Nicolas haussa un sourcil et lui jeta un regard en biais. Très vite il se concentra sur sa route et sa marche plus ou moins régulière à un rythme soutenu.
— Les histoires n'ont rien de réel. On les raconte ... c'est imaginaire, souffla-t-il.
— C'est l'impression que j'ai. Toi, tu as eu des parents, non ?
Nicolas émit une onomatopée en guise de réponse.
— Tu as déjà perdu un proche ? demanda Paul.
— Je ne sais pas.
Paul fronça les sourcils et se tut un moment.
— J'ai perdu un être cher, mais ce n'était pas un être humain, reprit Nicolas après un court silence.
Le rouquin se mordilla les lèvres et posa sa main sur le manche de son épée tout en avançant. Elle était lourde, ce qui ne facilitait pas du tout la marche.
— Tu veux parler du dragon que Djafar a éliminé ?
— Tout le monde le sait alors ... marmonna Nicolas.
— Oui et des lettres ont été envoyées au quatre coins du monde, tout le monde sait que le roi a tué un dragon. Beaucoup de spécialistes en la matière espèrent voir sa carcasse se fossiliser pour pouvoir l'étudier ...

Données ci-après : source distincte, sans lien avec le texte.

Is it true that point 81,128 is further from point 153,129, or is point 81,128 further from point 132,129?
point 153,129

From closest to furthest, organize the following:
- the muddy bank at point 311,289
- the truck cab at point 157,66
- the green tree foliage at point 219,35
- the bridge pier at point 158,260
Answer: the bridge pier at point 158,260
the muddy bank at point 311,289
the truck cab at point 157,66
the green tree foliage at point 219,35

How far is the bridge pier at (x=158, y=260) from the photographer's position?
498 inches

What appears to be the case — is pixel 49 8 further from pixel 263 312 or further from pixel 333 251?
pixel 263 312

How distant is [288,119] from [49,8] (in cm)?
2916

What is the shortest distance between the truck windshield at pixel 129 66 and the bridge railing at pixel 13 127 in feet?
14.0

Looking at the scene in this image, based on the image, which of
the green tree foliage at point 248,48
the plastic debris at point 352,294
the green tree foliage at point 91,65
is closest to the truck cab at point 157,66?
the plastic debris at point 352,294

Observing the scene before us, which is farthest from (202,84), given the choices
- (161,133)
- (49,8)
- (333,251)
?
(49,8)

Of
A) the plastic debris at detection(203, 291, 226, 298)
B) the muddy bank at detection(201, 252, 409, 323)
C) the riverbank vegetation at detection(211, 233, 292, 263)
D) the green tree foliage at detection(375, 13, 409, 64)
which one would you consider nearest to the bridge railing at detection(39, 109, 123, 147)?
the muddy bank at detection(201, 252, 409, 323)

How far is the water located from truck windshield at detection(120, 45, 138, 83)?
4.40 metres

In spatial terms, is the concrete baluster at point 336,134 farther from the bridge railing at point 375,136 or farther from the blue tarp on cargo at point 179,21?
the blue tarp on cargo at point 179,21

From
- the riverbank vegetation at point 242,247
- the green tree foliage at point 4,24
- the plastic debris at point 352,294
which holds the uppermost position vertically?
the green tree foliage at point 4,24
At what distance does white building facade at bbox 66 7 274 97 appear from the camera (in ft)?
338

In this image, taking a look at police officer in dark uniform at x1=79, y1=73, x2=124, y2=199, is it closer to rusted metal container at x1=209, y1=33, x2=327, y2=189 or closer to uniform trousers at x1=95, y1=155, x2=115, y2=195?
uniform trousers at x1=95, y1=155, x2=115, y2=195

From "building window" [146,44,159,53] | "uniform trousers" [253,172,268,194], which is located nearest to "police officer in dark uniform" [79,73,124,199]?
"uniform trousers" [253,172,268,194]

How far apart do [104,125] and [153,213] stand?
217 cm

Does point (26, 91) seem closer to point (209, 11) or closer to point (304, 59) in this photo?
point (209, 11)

Nicolas poussa un profond soupir. Il se demandait comment un être humain pouvait être aussi cruel avec un être d'une autre espèce. Les dragons n'étaient pas du bétail ou des ennemis. Si personne ne les embêtait, ils n'étaient pas dangereux. Mais personne ne le comprenait à cause des attaques répétitives qu'avait subi la vallée de Hargon.
— Il y a des spécialistes ? questionna Nicolas. Et sa carcasse risque d'être dévorer par des loups ...
— D'après ce que j'ai compris, oui. Dis, je peux te demander quelque chose ?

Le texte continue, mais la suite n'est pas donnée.